**LISTE DES TÂCHES:**
A: D'après la biographie de Théodule Pannelier, à quelle date fut-il déclaré apte au service ?
B: Indiquez si chacune de ces affirmations concorde avec la biographie de Théodule Pannelier, en répondant par oui ou non et en citant les mots décisifs du texte : (i) Théodule était le troisième enfant de ses parents. (ii) En 1915, il reçut une balle au bras. (iii) Le jugement fut communiqué à la mairie de Lanchères.
C: Dans la biographie de Théodule Pannelier, reprenez la partie qui s'ouvre sur les mots contenant « Le monde où » et se ferme sur « que 13 ans. », en remplaçant « calvaire » par « supplice », s'il vous plaît.

Théodule Jean-Baptiste PANNELIER est né, le 20 juin 1884, à Sénarpont, petit village situé dans la vallée de la Bresle, fleuve frontalier entre le département de la Somme et la Seine-Inférieure (Seine-Maritime, aujourd’hui).
Le monde où il est arrivé était celui de la pauvreté et du labeur. Un père domestique de ferme. Une mère, ménagère. Se nourrir devait être une vraie épreuve quotidienne, et quand des petites bouches supplémentaires arrivaient, ça tournait vite au calvaire pour les parents. Théodule était le 3e enfant né de Théodule (père) et de Marie. Il y eut 5 autres naissances.
Misère, malnutrition, la mortalité infantile frappa durement la famille. Le dernier enfant, Paul, mourut à la naissance, et sa mère, Marie, le suivit dans la mort dès le lendemain. C’était le 31 décembre 1897. Théodule n’avait que 13 ans.
Il est vraisemblable que la situation devint alors catastrophique. Le père ne pouvait s’occuper des enfants survivants.
Théodule devint pupille de l’assistance publique de la Somme.
Si on ne sait pas où il a été placé, on retrouve sa trace, en tant que domestique dans une ferme des Bas-Champs du Vimeu maritime, à Lanchères. Plus exactement, dans le hameau de Wathiéhurt, à la ferme du Petit Tératu, devenue aujourd’hui la Maison de la Baie de Somme (Maison de l’Oiseau).
Il y travaillait quand vint l’heure de faire son service militaire. En raison d’une déformation de la colonne vertébrale, il ne partit par dans un régiment de combat, mais resta dans les services auxiliaires.
Puis, il revint travailler dans la même ferme, chez Etienne HOLLEVILLE, après son service militaire.
Quand la mobilisation générale fut proclamée, Théodule ne fut pas appelé. Son état de santé l’exemptait de pouvoir mener des combats. Puis, après la terrible défaite de la Bataille des Frontières, en août 1914 (25 000 Français morts en une journée, le 22 août 1914), tous les hommes en état de combattre devenaient mobilisables. Théodule, qui avait 30 ans, fut dirigé vers Landerneau pour rejoindre le 128e Régiment d’Infanterie (caserné à Abbeville, avant la guerre). Le 19 octobre 1914, il fut déclaré apte au service.
Incorporé au 320e régiment d’infanterie (régiment caserné à Péronne avant la guerre), et après quelques semaines de préparation militaire, comme beaucoup d’autres jeunes hommes de son âge, il fut envoyé au front. La blessure par balle à la jambe le 9 octobre 1915, dans la Marne, ne l’éloigna pas définitivement des combats. La guerre se poursuivit pour lui.
C’est au Bois des Caurrières, dans la Marne, que l’Etat-major perdit définitivement sa trace, le 14 septembre 1917. Il fut alors considéré comme « disparu », puis, considéré comme « Mort pour la France ».
Le jugement fut rendu le 22 novembre 1921, et communiqué à la mairie de Lanchères, le 28 décembre 1921.

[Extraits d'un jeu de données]
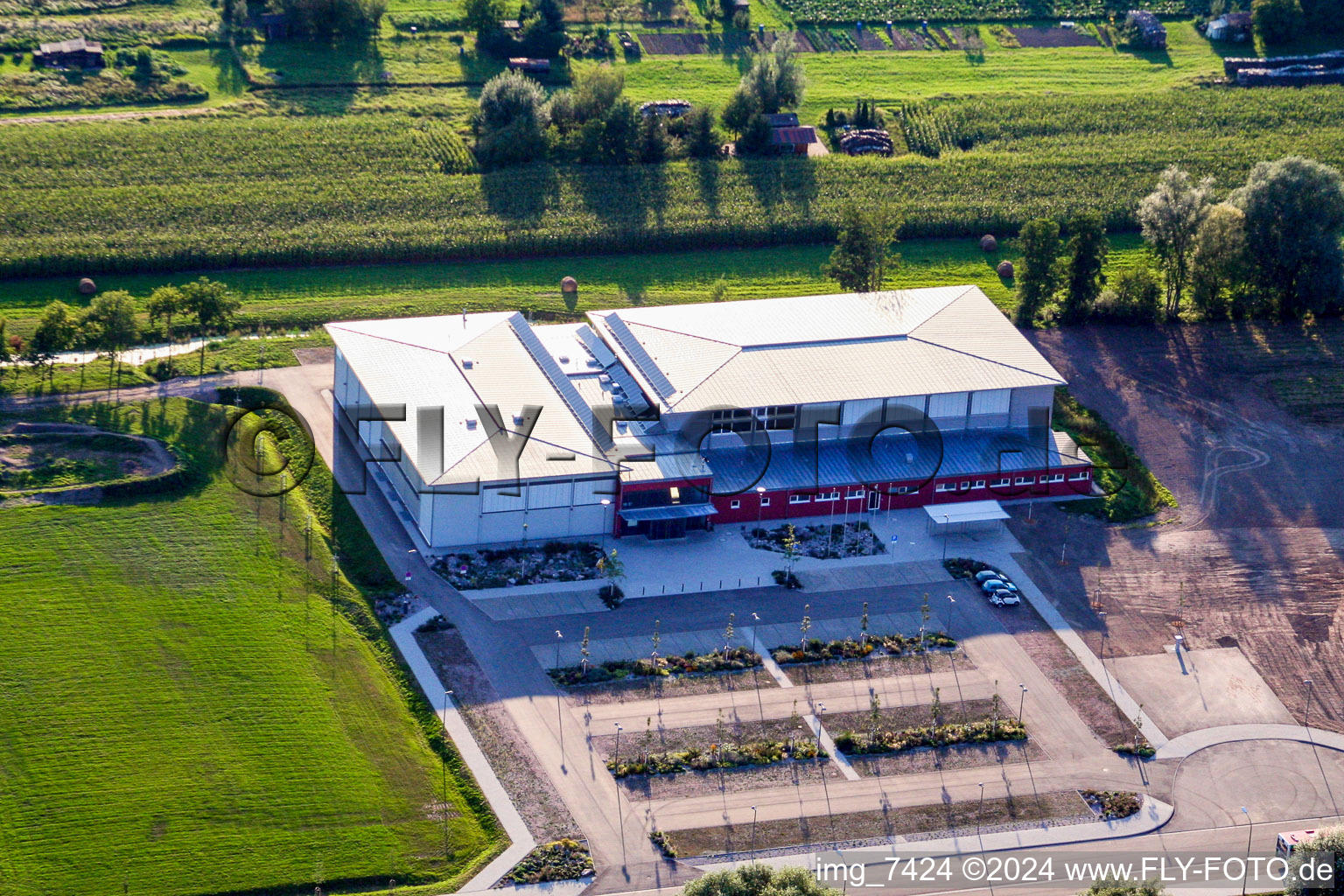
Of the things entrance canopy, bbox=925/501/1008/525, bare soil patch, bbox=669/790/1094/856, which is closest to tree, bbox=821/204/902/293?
entrance canopy, bbox=925/501/1008/525

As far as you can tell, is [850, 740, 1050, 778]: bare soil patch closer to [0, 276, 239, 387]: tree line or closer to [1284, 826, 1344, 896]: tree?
[1284, 826, 1344, 896]: tree

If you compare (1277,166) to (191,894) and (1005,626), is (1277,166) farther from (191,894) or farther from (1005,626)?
(191,894)

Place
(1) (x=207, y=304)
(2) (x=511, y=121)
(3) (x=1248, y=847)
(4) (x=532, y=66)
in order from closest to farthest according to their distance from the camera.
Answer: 1. (3) (x=1248, y=847)
2. (1) (x=207, y=304)
3. (2) (x=511, y=121)
4. (4) (x=532, y=66)

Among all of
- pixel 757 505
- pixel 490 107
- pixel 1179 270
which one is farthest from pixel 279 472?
pixel 1179 270

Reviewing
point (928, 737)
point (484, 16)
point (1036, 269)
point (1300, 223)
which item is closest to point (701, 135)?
point (484, 16)

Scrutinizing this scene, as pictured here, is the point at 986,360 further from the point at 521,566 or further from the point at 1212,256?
the point at 521,566

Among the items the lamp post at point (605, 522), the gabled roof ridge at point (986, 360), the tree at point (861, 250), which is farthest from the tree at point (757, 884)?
the tree at point (861, 250)
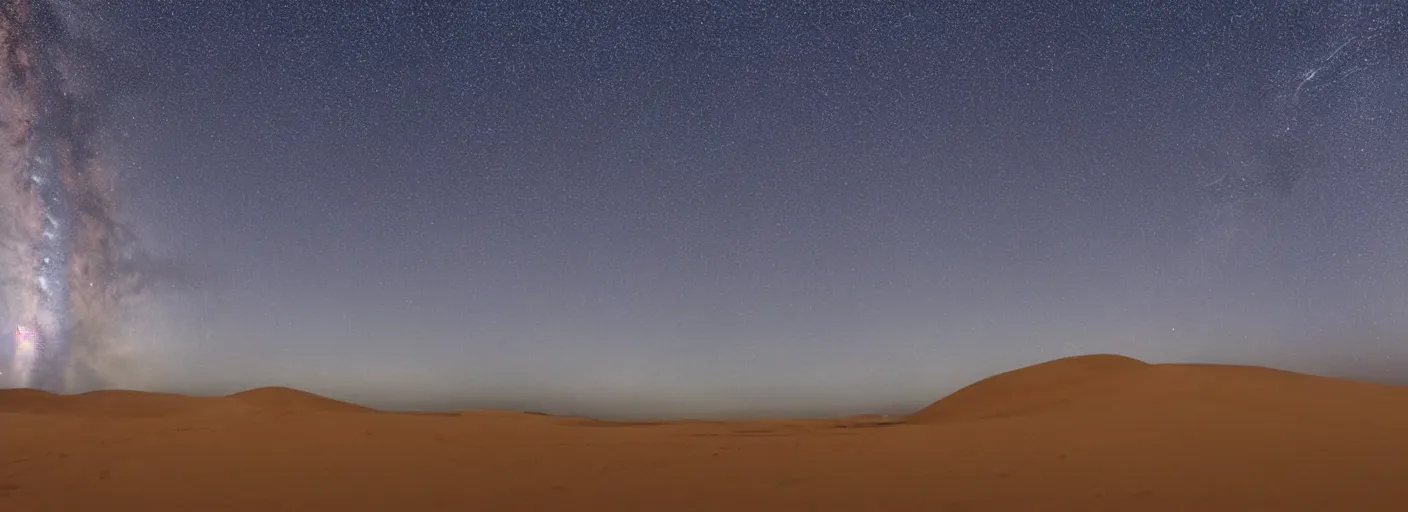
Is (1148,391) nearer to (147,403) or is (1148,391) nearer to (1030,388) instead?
(1030,388)

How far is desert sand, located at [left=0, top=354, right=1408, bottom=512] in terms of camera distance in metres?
6.16

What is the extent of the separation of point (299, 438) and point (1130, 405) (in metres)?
14.5

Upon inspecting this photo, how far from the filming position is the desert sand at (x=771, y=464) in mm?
6160

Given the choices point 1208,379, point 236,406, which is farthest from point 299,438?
point 1208,379

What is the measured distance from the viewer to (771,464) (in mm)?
8047

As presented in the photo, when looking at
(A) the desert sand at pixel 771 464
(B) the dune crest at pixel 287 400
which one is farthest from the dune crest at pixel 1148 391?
(B) the dune crest at pixel 287 400

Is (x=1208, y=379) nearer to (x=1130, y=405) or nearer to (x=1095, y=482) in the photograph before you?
(x=1130, y=405)

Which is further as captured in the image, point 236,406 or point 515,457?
point 236,406

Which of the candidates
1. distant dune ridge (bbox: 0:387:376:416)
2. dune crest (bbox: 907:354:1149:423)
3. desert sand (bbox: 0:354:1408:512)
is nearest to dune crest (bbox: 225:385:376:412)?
distant dune ridge (bbox: 0:387:376:416)

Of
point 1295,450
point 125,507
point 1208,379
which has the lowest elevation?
point 125,507

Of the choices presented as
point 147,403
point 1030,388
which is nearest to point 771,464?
point 1030,388

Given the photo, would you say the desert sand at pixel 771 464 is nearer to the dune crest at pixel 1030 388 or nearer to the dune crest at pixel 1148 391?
the dune crest at pixel 1148 391

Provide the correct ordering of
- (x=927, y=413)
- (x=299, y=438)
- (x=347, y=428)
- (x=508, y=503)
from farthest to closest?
(x=927, y=413) → (x=347, y=428) → (x=299, y=438) → (x=508, y=503)

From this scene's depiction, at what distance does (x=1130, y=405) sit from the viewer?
42.6 ft
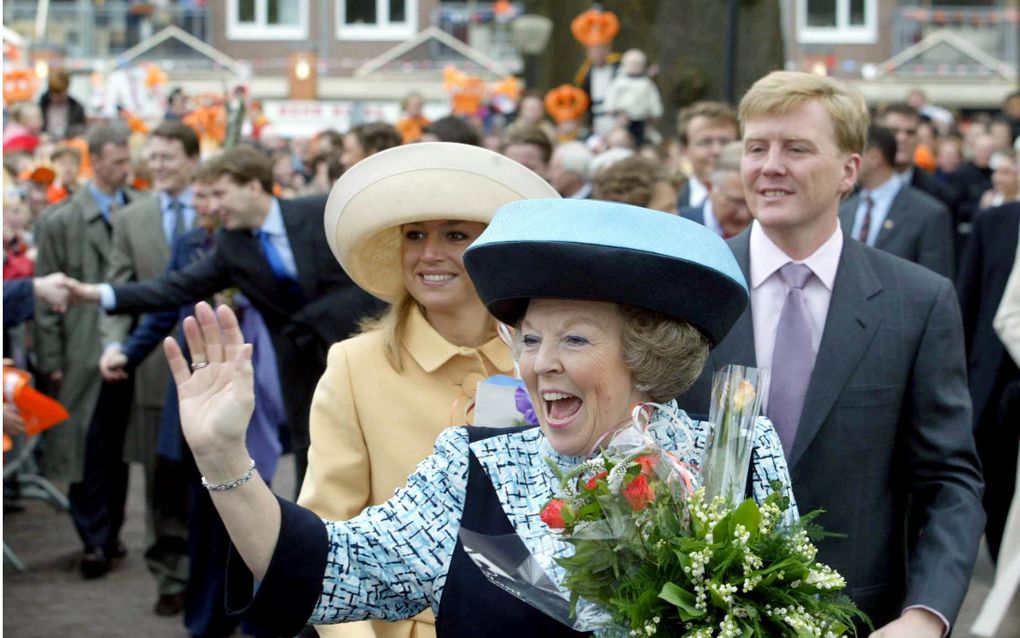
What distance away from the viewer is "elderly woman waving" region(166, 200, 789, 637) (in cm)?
279

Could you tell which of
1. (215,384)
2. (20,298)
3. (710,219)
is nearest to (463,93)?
(710,219)

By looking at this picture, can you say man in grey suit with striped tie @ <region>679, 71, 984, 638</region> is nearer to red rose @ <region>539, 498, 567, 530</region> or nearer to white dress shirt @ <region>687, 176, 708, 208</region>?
red rose @ <region>539, 498, 567, 530</region>

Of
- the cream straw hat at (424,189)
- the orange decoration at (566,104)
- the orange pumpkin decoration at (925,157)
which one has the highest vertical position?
the orange decoration at (566,104)

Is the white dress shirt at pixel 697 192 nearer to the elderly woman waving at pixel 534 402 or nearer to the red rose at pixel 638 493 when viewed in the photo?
the elderly woman waving at pixel 534 402

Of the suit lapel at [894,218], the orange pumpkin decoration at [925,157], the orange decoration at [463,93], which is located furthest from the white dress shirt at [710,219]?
the orange decoration at [463,93]

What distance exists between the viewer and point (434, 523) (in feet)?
9.78

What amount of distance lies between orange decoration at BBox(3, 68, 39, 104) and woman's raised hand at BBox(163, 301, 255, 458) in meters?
12.7

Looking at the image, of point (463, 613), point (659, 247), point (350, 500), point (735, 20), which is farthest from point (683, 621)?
point (735, 20)

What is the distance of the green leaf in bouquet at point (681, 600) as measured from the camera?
8.29ft

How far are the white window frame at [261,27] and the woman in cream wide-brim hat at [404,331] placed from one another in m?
36.7

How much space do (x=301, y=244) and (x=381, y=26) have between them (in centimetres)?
3443

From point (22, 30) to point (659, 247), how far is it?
36.8 meters

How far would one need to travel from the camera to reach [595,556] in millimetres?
2605

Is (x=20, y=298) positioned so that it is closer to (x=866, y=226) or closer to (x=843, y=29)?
(x=866, y=226)
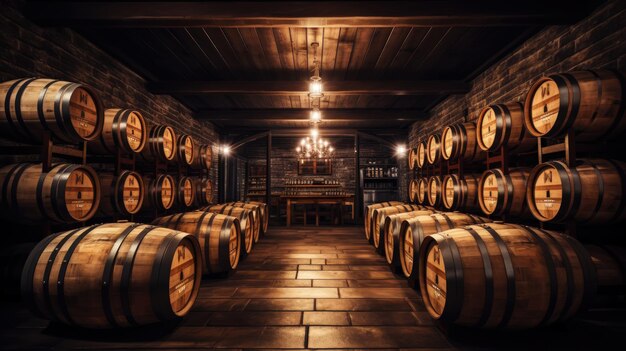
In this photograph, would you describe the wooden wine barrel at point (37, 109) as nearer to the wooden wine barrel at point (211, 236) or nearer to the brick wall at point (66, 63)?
the brick wall at point (66, 63)

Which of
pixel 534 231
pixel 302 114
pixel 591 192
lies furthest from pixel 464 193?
pixel 302 114

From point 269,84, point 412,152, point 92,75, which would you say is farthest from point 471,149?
point 92,75

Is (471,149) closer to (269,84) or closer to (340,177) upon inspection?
(269,84)

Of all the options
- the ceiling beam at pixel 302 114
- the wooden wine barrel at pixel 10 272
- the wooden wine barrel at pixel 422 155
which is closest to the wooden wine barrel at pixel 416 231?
the wooden wine barrel at pixel 422 155

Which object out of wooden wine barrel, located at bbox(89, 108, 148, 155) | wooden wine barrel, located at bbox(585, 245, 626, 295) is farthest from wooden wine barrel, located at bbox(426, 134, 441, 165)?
wooden wine barrel, located at bbox(89, 108, 148, 155)

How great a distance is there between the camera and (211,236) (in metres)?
3.14

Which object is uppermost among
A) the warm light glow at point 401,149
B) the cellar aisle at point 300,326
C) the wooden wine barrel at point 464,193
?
the warm light glow at point 401,149

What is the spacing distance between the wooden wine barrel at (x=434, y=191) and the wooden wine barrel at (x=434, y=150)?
14.5 inches

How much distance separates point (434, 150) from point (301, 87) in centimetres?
276

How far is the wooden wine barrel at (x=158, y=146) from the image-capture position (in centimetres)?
421

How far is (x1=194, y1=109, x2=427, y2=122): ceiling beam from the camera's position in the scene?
7578mm

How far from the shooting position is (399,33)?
12.7 ft

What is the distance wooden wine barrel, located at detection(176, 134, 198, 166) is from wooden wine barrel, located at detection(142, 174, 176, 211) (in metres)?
0.69

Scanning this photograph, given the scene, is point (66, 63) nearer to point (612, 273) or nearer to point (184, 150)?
point (184, 150)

**RÉPONSES PAR TÂCHE:**
A: Le 19 octobre 1914.

B:
(i) Oui : « Théodule était le 3e enfant né de Théodule (père) et de Marie. »
(ii) Non : « La blessure par balle à la jambe le 9 octobre 1915 »
(iii) Oui : « communiqué à la mairie de Lanchères, le 28 décembre 1921 »

C:
Le monde où il est arrivé était celui de la pauvreté et du labeur. Un père domestique de ferme. Une mère, ménagère. Se nourrir devait être une vraie épreuve quotidienne, et quand des petites bouches supplémentaires arrivaient, ça tournait vite au supplice pour les parents. Théodule était le 3e enfant né de Théodule (père) et de Marie. Il y eut 5 autres naissances.
Misère, malnutrition, la mortalité infantile frappa durement la famille. Le dernier enfant, Paul, mourut à la naissance, et sa mère, Marie, le suivit dans la mort dès le lendemain. C’était le 31 décembre 1897. Théodule n’avait que 13 ans.